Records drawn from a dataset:
● ● ● ● ● ● ●
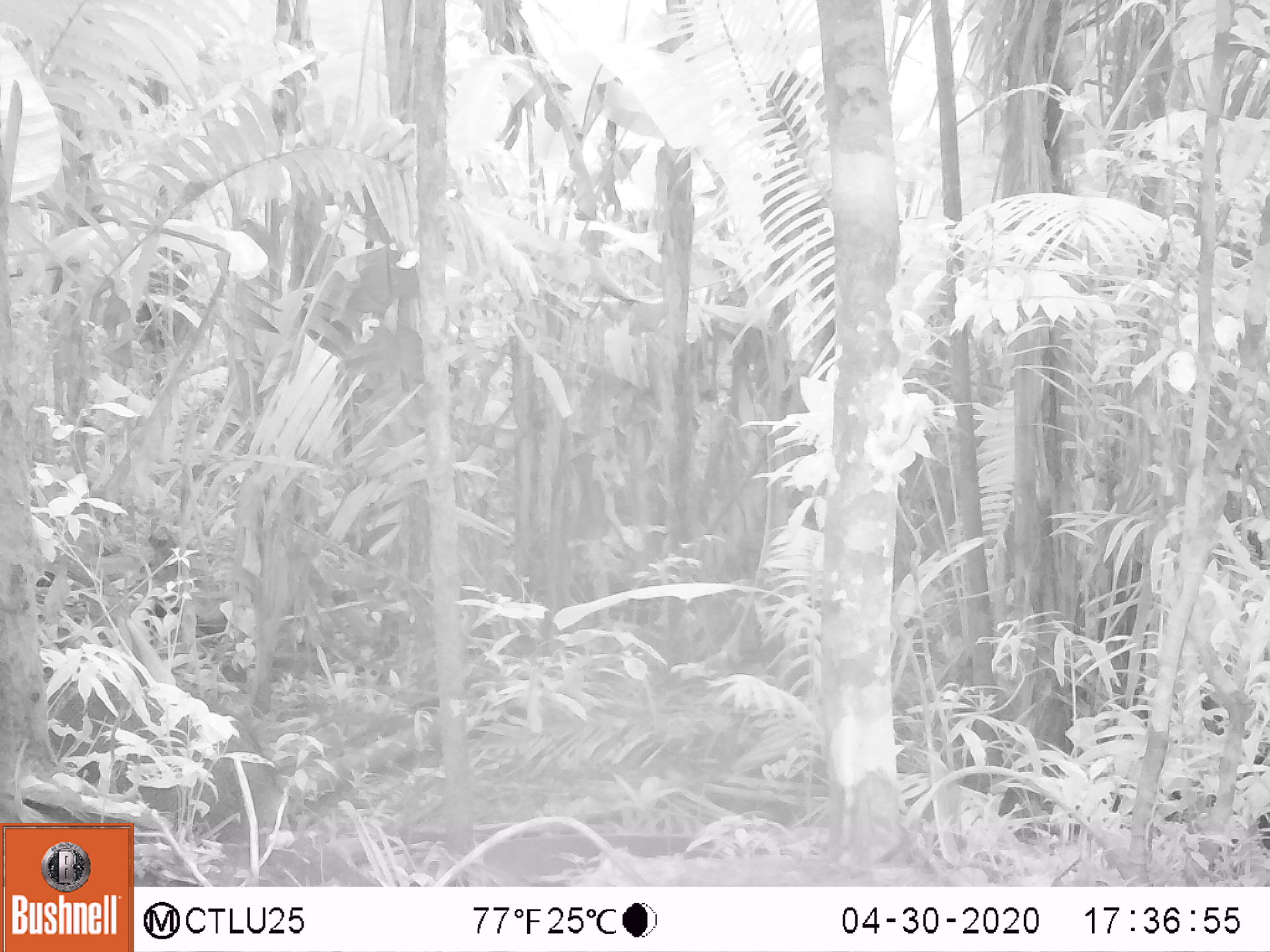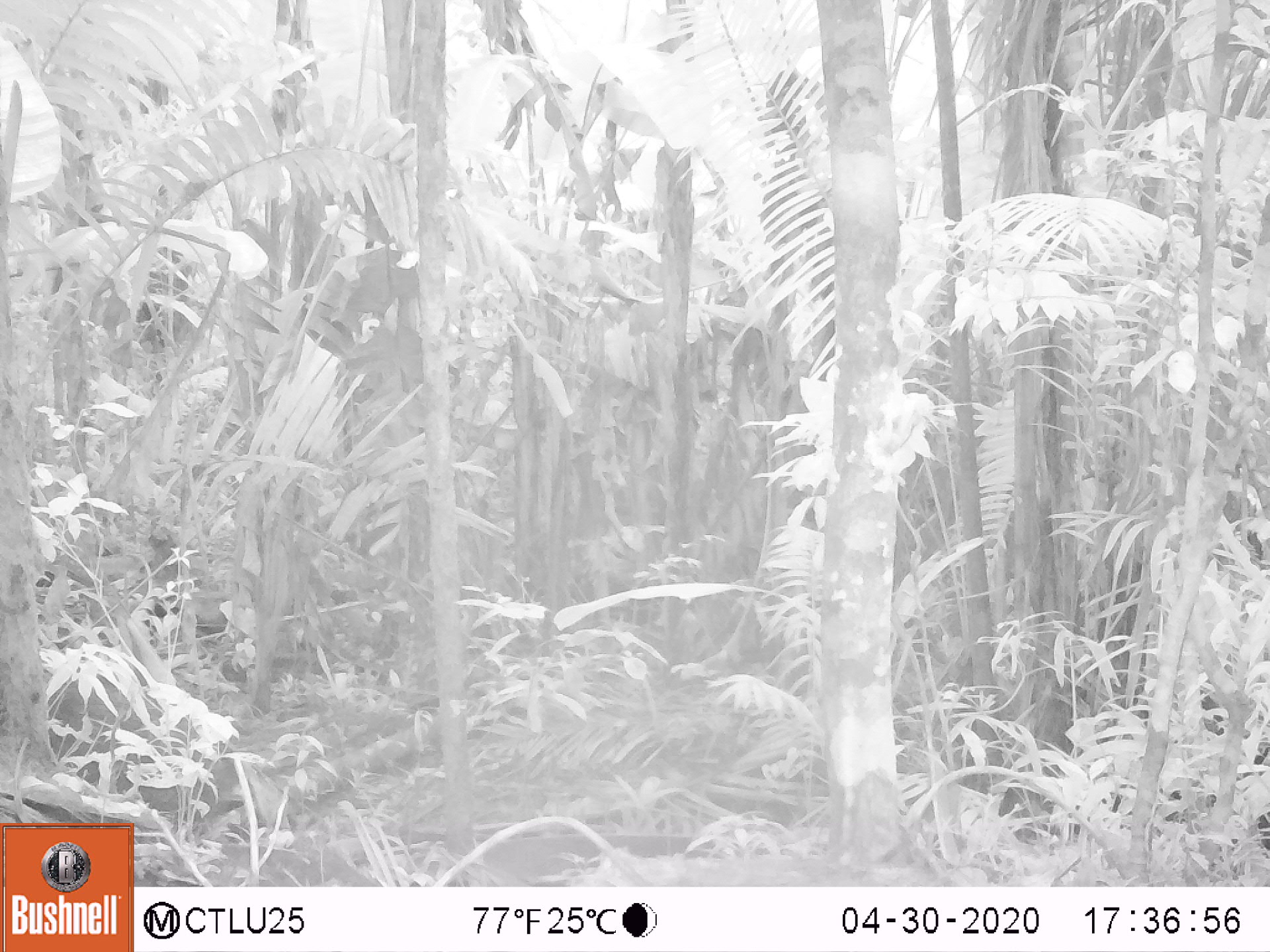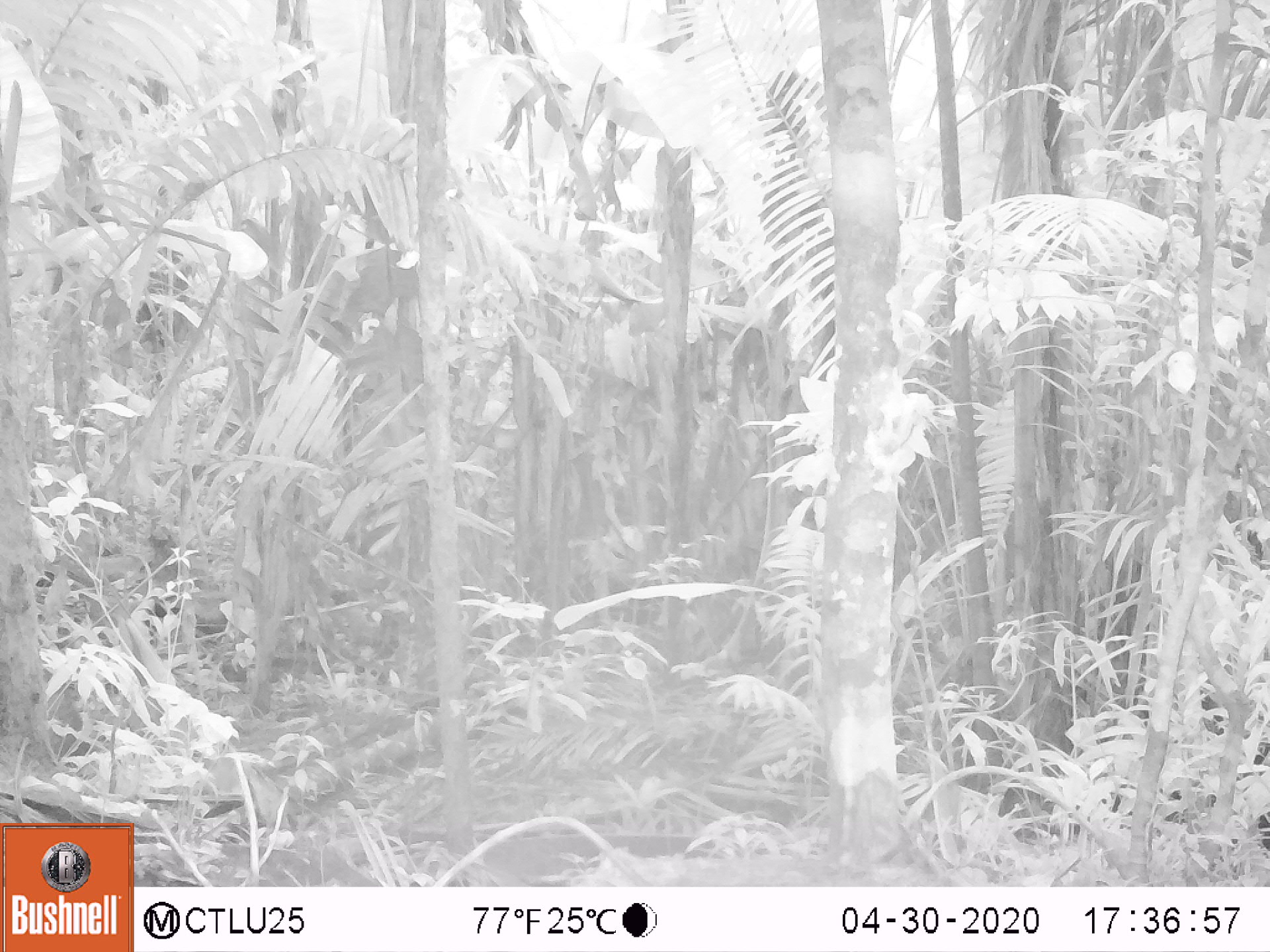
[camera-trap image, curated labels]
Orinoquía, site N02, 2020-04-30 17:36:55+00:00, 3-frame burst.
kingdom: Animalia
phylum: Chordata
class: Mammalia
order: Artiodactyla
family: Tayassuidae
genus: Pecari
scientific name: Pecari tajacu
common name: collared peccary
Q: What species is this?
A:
● ● ● ● ● ● ●
(Your objective) Word for word, return the lines from the one holding "phylum: Chordata" through the end of the entries above.

(Problem solution)
phylum: Chordata
class: Mammalia
order: Artiodactyla
family: Tayassuidae
genus: Pecari
scientific name: Pecari tajacu
common name: collared peccary
Q: What species is this?
A:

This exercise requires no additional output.